2012 ALDS: Oakland Athletics Looking for Revenge Against the Detroit Tigers

Dallas DavisCorrespondent IOctober 4, 2012

OAKLAND, CA - OCTOBER 03:  Sean Doolittle #62 of the Oakland Athletics celebrates after he struck out Josh Hamilton #32 of the Texas Rangers to end the eighth inning at O.co Coliseum on October 3, 2012 in Oakland, California.   (Photo by Ezra Shaw/Getty Images)
Ezra Shaw/Getty Images

Ryan Cook, Sean Doolittle and Grant Balfour shut the door on the Texas Rangers in the seventh, eighth and ninth inning.

Metallica was blaring and over 12,000 walk-up tickets had been sold.

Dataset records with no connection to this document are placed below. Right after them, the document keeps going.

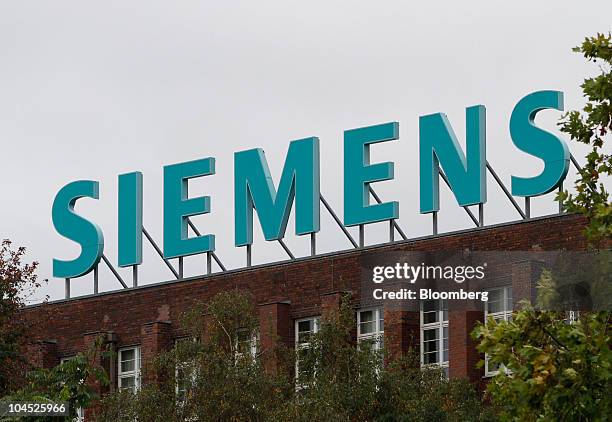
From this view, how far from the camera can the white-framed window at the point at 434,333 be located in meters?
55.2

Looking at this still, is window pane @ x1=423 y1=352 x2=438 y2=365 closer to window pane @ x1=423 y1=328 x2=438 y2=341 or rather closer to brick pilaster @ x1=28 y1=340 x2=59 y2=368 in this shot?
window pane @ x1=423 y1=328 x2=438 y2=341

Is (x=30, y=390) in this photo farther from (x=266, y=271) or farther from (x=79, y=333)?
(x=79, y=333)

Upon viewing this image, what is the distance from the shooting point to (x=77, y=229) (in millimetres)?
65438

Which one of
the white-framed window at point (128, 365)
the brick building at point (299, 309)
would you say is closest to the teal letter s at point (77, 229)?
the brick building at point (299, 309)

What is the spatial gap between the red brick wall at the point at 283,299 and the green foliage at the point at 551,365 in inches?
811

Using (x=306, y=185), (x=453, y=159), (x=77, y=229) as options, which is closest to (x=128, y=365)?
(x=77, y=229)

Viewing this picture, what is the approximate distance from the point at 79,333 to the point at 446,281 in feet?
62.7

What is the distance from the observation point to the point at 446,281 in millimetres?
49688

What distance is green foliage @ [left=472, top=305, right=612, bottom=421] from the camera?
27562mm

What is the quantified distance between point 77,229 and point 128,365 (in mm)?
5350

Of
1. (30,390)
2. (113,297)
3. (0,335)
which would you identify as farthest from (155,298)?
(30,390)

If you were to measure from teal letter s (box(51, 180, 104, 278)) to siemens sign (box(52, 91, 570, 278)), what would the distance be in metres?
0.03

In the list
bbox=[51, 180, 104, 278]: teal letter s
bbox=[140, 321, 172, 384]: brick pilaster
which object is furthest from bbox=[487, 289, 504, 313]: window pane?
bbox=[51, 180, 104, 278]: teal letter s

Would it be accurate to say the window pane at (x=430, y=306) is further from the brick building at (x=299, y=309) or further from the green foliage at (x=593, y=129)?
the green foliage at (x=593, y=129)
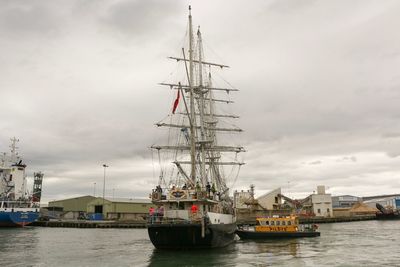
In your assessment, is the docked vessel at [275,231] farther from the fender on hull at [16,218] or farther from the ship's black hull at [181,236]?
the fender on hull at [16,218]

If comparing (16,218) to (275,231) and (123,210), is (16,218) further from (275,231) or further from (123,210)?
(275,231)

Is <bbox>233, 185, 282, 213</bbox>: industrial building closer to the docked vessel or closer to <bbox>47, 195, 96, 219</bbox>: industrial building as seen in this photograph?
<bbox>47, 195, 96, 219</bbox>: industrial building

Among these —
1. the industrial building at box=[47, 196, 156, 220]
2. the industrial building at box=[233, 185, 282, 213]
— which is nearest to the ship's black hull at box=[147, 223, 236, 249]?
the industrial building at box=[233, 185, 282, 213]

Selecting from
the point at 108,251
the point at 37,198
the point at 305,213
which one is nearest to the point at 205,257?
the point at 108,251

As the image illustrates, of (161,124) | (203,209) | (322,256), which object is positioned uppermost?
(161,124)

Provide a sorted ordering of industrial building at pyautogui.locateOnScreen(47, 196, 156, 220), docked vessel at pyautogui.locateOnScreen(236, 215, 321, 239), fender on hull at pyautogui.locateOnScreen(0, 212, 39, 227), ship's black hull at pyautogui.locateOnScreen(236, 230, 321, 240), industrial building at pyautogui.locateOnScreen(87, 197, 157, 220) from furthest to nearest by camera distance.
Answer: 1. industrial building at pyautogui.locateOnScreen(47, 196, 156, 220)
2. industrial building at pyautogui.locateOnScreen(87, 197, 157, 220)
3. fender on hull at pyautogui.locateOnScreen(0, 212, 39, 227)
4. docked vessel at pyautogui.locateOnScreen(236, 215, 321, 239)
5. ship's black hull at pyautogui.locateOnScreen(236, 230, 321, 240)

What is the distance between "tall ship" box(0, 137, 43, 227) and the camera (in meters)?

Not one day in first place in the past 161 games.

Eight outs away from a possible rematch with Detroit, one which ended badly during the 2006 playoffs for the Athletics. The aforementioned closing trio again shut the door in the faces of the Texas Rangers, who for the third time in three years have had to deal with some sort of disappointment while in the playoffs or during the run-up to the playoffs.

Thirteen games back on June 30th, a roster in which even most baseball fans can't name more than two players and a pitching staff featuring five rookies, not including the bullpen.

The best record since the All-Star break, a resounding number of home runs, a ton of stolen bases and a will to have fun on the diamond have made this year's 2012 Athletics the most entertaining team to watch in all of baseball.

Miguel Cabrera won the Triple Crown, but not without help from the A's.

Hamilton trailed Miggy in home runs by one and failed to do anything more than get a couple of hits against the staunch A's pitching he faced. Mike Trout, Miggy's closest follower in batting average, seemed dejected after realizing his Angels were knocked out of the playoffs. However, Trout could still win the AL MVP because of his stellar defense and will to steal a base on the drop of a dime.

Yesterday was one of the biggest days in A's fan history: Diehards jetted up the I5, leaving at the crack of dawn for a chance to see the A's clinch the West.

The setting was surreal.

The A's had already clinched a playoff spot. We at least knew that we would be seeing a 163rd game. And then Brandon Moss hit a three-run double in the bottom of the eighth to break it wide open, sealing the deal for an AL West title.

So what happened in 2006? The year the A's boasted the rotation of a lifetime, with Rich Harden, Dan Haren and Barry Zito in their prime?

It was the year of the Tiger.

The A's got outscored 22-9, recording only three runs in the sixth inning and beyond en route to a 4-0 sweep. 

The difference this year is the mentality.

The A's have just won six straight and are 3-4 on the season with Detroit this year. Oakland pounded Detroit 12-4 in their last meeting, however they lost the series 2-1. It's no secret that figuring out Verlander in Game 1 will be quite the task, but all the A's need to do is take one of the first two in Detroit, and come back for a three-game series in Oakland where they can control their own destiny during the three-game homestand.

What's more intriguing is that if either Baltimore or Texas can upend New York in the ALDS, and Oakland can keep the magic coming, Oakland will again have home-field advantage in the ALCS. It's very possible that Texas and Oakland could square off once again in the ALCS. Texas has the talent to force a rematch, but they've just made their paved road to the World Series into more of a gravel back road.